Regardless what you want to do now is get off the yeast and also degas. By degassing you will reduce the amount of CO2 that will allow the yeast to remain in suspension. This will help living yeast drop. I'd rack off the lees, degas let it settle a day, and if there was any new sediment, give it a day or 2 and rack again.

Adding in 1 quart of juice to 6 gallons of liquid will NOT change it from a 15% to 12%, to go from 15% @6 gallons, to 12% you need to dilute with 1.5 gallons of liquid. To bring up the sweetness you need to figure out what FG at 6 gallons you have and what FG at X gallons (7.5) you want. Juices typically have about 1.045SG - I think I've measured as low as 1.040 and as high as 1.050 depending of the fruit juice. This is with 100% juice and it depends on the tartness whether the SG is high or not.

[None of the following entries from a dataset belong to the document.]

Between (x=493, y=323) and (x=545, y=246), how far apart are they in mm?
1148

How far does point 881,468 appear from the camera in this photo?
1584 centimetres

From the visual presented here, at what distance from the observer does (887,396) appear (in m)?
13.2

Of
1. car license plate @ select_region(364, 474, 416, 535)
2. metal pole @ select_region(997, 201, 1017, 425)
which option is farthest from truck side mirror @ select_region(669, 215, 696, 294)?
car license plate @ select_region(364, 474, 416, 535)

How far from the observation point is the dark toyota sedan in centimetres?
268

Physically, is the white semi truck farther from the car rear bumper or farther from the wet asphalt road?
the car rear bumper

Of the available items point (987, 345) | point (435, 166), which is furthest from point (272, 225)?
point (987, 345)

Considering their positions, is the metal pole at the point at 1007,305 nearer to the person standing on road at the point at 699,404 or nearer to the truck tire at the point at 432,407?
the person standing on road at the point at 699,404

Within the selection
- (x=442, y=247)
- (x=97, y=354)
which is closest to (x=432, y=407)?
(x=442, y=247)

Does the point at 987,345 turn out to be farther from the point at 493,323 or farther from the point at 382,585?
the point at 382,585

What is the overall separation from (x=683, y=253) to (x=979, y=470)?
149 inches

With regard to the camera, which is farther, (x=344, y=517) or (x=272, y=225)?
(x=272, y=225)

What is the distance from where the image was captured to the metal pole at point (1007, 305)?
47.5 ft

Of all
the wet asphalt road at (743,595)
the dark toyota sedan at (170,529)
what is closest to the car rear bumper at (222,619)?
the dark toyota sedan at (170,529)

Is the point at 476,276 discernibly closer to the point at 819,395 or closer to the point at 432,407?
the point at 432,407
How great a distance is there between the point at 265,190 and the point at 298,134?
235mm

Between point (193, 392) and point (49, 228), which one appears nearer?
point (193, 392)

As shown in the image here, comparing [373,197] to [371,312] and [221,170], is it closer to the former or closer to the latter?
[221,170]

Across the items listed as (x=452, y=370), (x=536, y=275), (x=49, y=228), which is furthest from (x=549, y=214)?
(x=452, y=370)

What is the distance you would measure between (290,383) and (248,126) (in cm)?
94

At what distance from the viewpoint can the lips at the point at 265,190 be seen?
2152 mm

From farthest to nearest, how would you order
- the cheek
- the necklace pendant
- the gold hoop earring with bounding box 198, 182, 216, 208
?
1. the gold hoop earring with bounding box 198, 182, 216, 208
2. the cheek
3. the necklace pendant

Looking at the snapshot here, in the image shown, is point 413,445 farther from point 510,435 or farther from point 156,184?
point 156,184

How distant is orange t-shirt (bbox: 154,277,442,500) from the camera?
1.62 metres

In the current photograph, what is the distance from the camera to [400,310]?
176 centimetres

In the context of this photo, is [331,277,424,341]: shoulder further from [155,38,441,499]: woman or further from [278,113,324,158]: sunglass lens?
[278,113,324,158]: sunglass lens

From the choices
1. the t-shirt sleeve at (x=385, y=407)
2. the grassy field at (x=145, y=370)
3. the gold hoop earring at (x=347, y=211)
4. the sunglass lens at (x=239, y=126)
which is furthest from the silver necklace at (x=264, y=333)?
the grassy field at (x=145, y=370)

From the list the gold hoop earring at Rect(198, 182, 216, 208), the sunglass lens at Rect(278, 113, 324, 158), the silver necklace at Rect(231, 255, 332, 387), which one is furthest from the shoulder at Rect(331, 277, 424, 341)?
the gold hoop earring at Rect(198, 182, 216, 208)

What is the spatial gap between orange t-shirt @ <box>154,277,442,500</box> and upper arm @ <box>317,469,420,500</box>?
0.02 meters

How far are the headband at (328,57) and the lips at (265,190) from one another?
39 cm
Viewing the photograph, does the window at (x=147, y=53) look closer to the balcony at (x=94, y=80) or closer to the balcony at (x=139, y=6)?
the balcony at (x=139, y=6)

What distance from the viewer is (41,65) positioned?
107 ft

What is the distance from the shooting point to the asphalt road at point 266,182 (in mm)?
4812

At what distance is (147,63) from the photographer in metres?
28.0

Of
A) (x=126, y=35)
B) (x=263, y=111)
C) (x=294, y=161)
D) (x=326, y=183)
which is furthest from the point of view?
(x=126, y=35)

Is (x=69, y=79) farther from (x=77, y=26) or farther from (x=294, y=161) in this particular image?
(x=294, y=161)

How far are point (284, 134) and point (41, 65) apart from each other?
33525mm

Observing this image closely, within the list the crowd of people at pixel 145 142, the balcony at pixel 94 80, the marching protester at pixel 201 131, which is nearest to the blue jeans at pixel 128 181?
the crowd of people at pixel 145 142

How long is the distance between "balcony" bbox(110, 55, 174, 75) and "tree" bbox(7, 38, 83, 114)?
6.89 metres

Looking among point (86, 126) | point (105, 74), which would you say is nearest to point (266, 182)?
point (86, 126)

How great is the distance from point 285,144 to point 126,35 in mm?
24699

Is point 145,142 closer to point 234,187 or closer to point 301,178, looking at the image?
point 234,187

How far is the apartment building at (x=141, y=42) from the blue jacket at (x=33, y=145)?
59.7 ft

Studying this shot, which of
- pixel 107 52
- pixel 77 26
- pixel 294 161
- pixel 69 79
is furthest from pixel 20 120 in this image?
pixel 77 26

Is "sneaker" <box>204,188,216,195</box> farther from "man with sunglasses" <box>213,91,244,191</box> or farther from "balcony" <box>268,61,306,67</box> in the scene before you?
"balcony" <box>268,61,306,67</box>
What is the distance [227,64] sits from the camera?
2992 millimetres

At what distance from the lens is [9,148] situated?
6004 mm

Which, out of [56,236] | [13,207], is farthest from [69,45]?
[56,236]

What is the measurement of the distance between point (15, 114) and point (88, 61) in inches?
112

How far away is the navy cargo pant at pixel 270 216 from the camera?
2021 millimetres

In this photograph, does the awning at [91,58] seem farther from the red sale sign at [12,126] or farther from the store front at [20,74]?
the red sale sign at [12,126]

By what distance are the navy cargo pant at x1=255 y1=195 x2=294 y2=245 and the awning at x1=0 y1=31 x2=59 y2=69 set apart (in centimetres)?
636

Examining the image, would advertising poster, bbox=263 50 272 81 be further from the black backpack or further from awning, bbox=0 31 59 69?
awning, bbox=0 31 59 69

Assuming you have 6 gallons and finish about a 1.000. Also figuring you want it closer to a 1.010, you will need to add almost all 1.5 gallons as 1.050 SG juice. - this is a plato of 12.5 or 12.5g sugars per 100g of solution or about 31 grams of sugar per 8oz serving of juice.

My advice. Rack as needed to get off the yeast. Ferment to dry. Re add for stabilization to prevent restarting the ferment. Take a measured unit - say 1 cup. dissolve in measured amounts sugar until it is to your liking. figure out how much you your chosen size there are (if cups, and 6 gallons, that is 6*16cups/gallon or 96, less the one you are working with for 95.) Multiply the amount of sugars up (95*weight). OPTIONAL 1. Use juice and not sugar. - I think this is the better option btw. OPTIONAL 2 - mix with juice at serving time. This is much easier now as you can just bottle when done. BUT a PIA when serving as you have to have juice on hand. Makes taking a bottle on a picnic into take 2 bottles on a picnic.
 
So the wine is still stagnant at 1.010. Should I pitch more yeast, or add my ksorbate and k-metabisulphate, add my clearing agent, bottle and call it good? I don't want bottle bombs..
 
So the wine is still stagnant at 1.010. Should I pitch more yeast, or add my ksorbate and k-metabisulphate, add my clearing agent, bottle and call it good? I don't want bottle bombs..

How about using a T cork? I can't be totally sure, but I seriously doubt a T cork can hold back enough pressure to allow the bottle to pressurize enough to explode should it somehow restart fermentation spontaneously. This is what I'm doing with 2 batches of mead I bottled that ended somewhat higher than expected (1.010 and 1.012). It also allows you to check once in a while by opening a bottle. So far, 3+ weeks later and no pressure has built up in either batch. I didn't want to add any sorbate or metabisulfite.